We aren't done, though. Even ignoring the audience scores as potentially biased... we still have the critics scores. Back to Rotten Tomatoes: One movie gets 93% critic approval with an average score of 76.5%; "top" critics were slightly more critical, giving 90% approval with an average score of 76.1%. The other movie has a 79% approval with an average rating of 68%, and among "top" critics that drops to 62% approval and a 62.7% average rating. The differences here are less than in the audience scores (apart from top critics, who have a clear 30% preference), but there's still an obvious winner. Again, the higher scores go to Wonder Woman, and Captain Marvel glides in at scores that tend to indicate a mediocre movie. It bears mentioning, here, that the progressive media isn't just saying "Captain Marvel didn't bomb" (which is questionable, these numbers are borderline bombing for a major release like this), they're claiming that Captain Marvel was a rousing success, which is factually incorrect based on both audience and critic scoring.

There is, of course, the other way a movie can be successful: By the ticket sales, regardless of how much the people who bought tickets actually ended up liking it. For this, we're going to first take a gander at the pre-release projections. For Wonder Woman, predictions had it at anywhere from $65 to $115 million for the domestic opening weekend with an additional $100 million internationally. (I don't feel like getting a source for that number; look it up yourself if you want.) The actual opening weekend was at the high end with $103 million domestic and around that much again internationally. Wonder Woman also had what the industry calls "legs", meaning it kept walking in more sales week after week; you'll see in that last link a nice graph; the shaded area is a projection, not the personal opinion type, mind you, but rather by an algorithm with inputs consisting of the known opening weekend performance of the movie and the performance of all previous movies over the last several years. Notice how Wonder Woman's actual take skirts the top of that projection the whole way; it wasn't just a good long-term draw, it was a fantastic one.

Now we turn to the elephant in the room. Predictions for Captain Marvel placed it at $80 to $140 million for the domestic opening weekend, with a rough match internationally. How did it actually do? An opening weekend of $153 million domestic and at least $223 million internationally. That means it absolutely soared past those predictions... except that isn't the whole story. Captain Marvel's predictions actually dropped dramatically leading up to the release; they initially sat much higher, at a $140 to $180 million domestic opening. The same early predictions had Wonder Woman hovering at around $80 million domestic. Taking this into account, Captain Marvel's opening weekend actually fell to the low end of initial predictions, while Wonder Woman flew past hers.
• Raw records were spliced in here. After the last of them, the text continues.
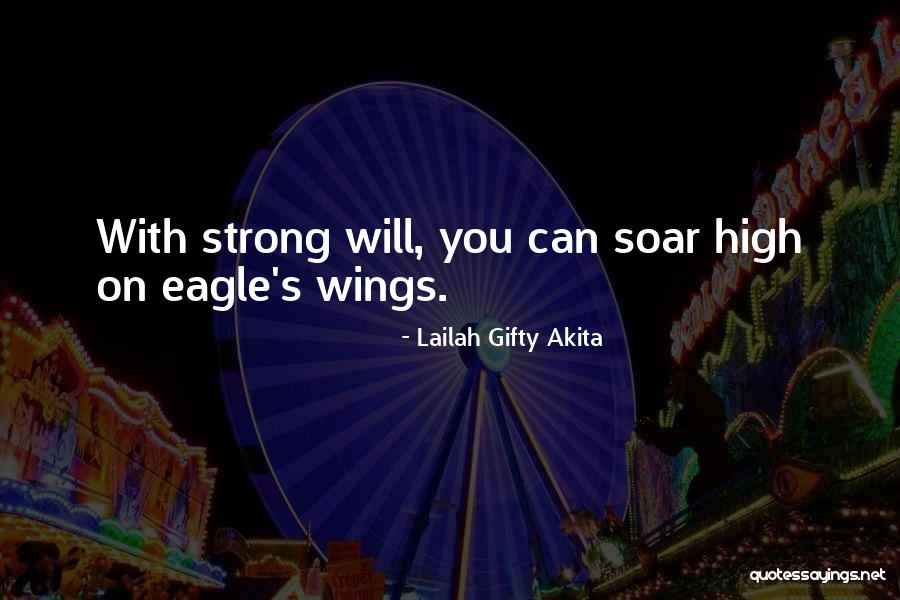 Strong Determination Quotes By Lailah Gifty Akita Strong Determination Quotes By Lailah Gifty Akita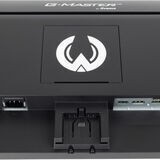 Iiyama G-MASTER IPS Monitor 24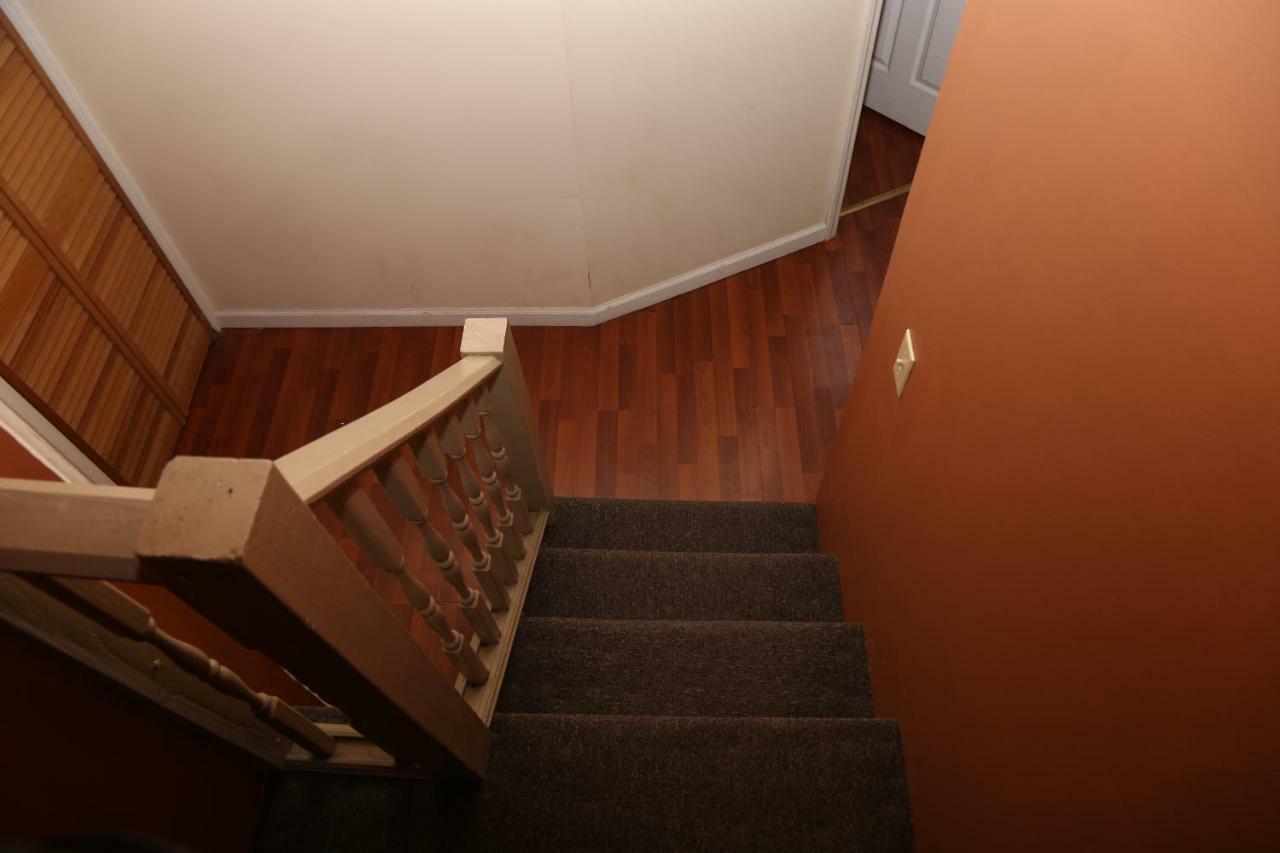See Ny Now Sleeps 21 Union City Eksteriør billede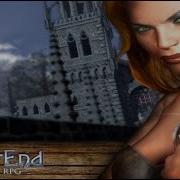 Обзор игры Neverend 2006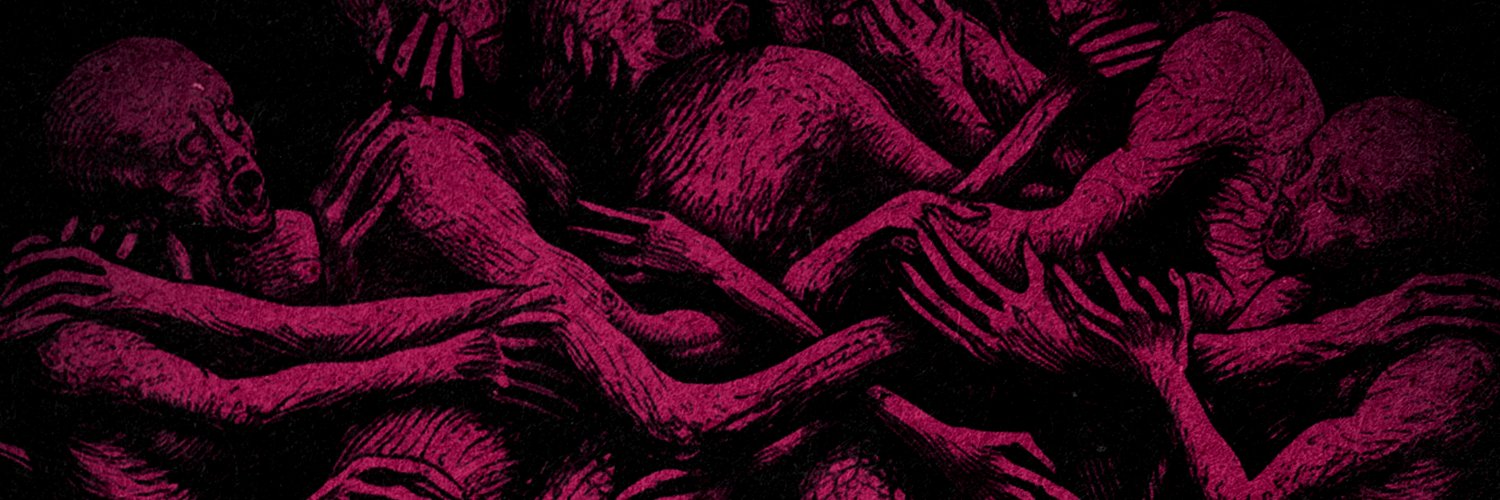 𝖑𝖆𝖘𝖔 banner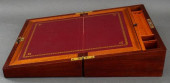SVECIA ANTIQUA CUSTOM MADE LET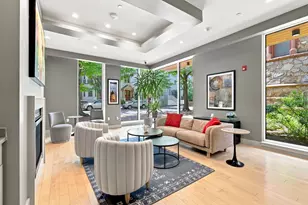 7 Beech St, Cambridge, MA 02140 - Photo 15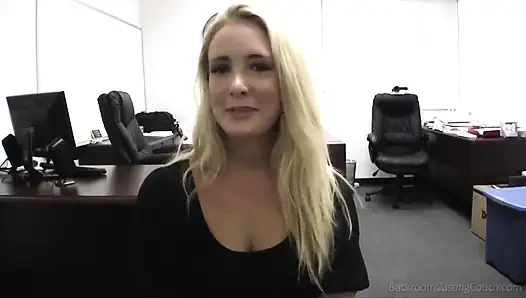 Shantel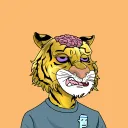 doc_brown6638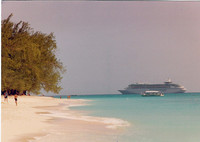 Grand Cayman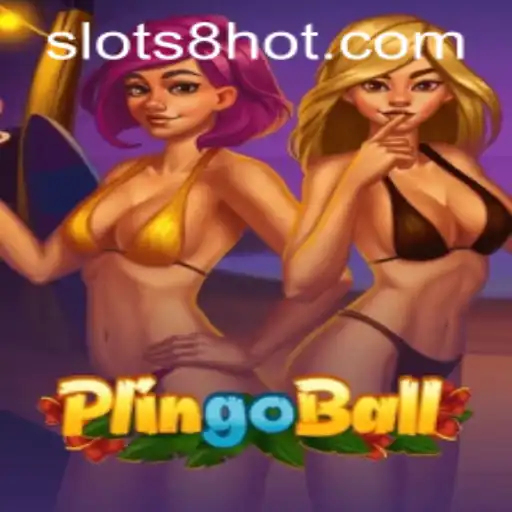 Exploring the Exciting World of Plingoball: A Modern Twist to Classic Gaming
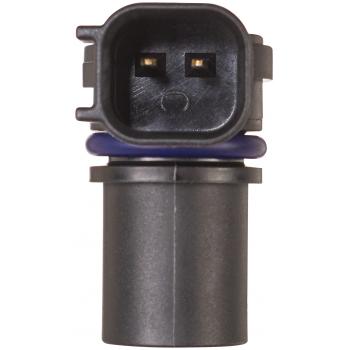 Spectra Premium S10523 Engine Camshaft Position Sensor product image 2 of 5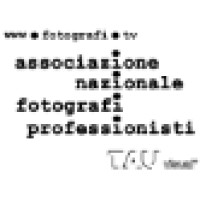 Associazione Nazionale Fotografi Professionisti Tau Visual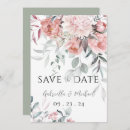 Search for summer party save the dates Pink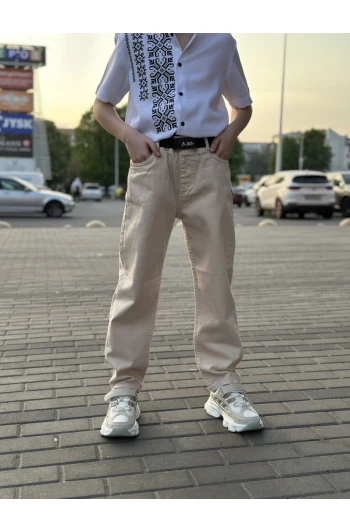 Штаны 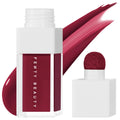 Fenty Beauty Liquid Blush
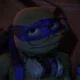MM Donatello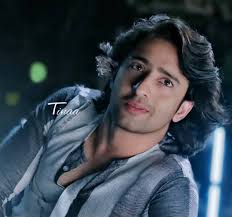That Look Actors Shaheer Sheikh Cute Actors Shaheer sheikh who will be soon seen on the star plus show yeh rishtey hain pyaar ke got into a fun chat with us and here we. pinterest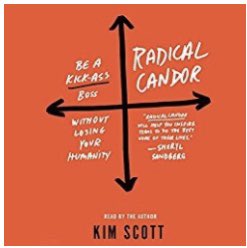 Vicki Anderson tweet media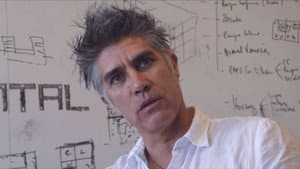 Episodio 1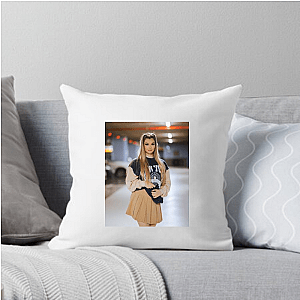 Aroyitt Play With Me Always Aroyitt Pillows Cover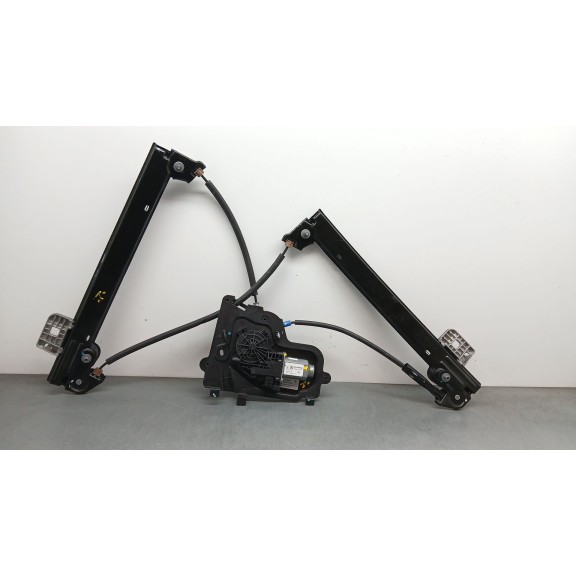 Recambio de elevalunas delantero izquierdo para tesla model 3 (5yj3) ev awd referencia OEM IAM 1a002173a 177388900c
And what of the "legs" on Captain Marvel? Well, you can see that chart for yourself, linked above. Where Wonder Woman sat on the top of the expected performance area the whole way, Captain Marvel immediately flopped to the bottom of the cone, and is still below the midpoint at its second week. So there, too, Captain Marvel is an under-performer.

In summary: Captain Marvel has nothing on Wonder Woman, by audience and critic ratings or by performance against projections. It only "wins" in the raw number of tickets sold, which, frankly, is the least informative comparison to make; by that logic, any movie released at a film festival is automatically horrible because it only had a few hundred viewers. The progressive media's desire to hype up how amazing this film is supposedly doing is just adding to the perception that they're out of touch, and lending credence to the cries of "fake news" used to smear the media as a whole. If, by some minute chance, you're one of those media people... please stop. "Sticking it to the trolls" doesn't work if you have to be dishonest to do it; it just erodes your credibility, and the credibility of journalism as a whole.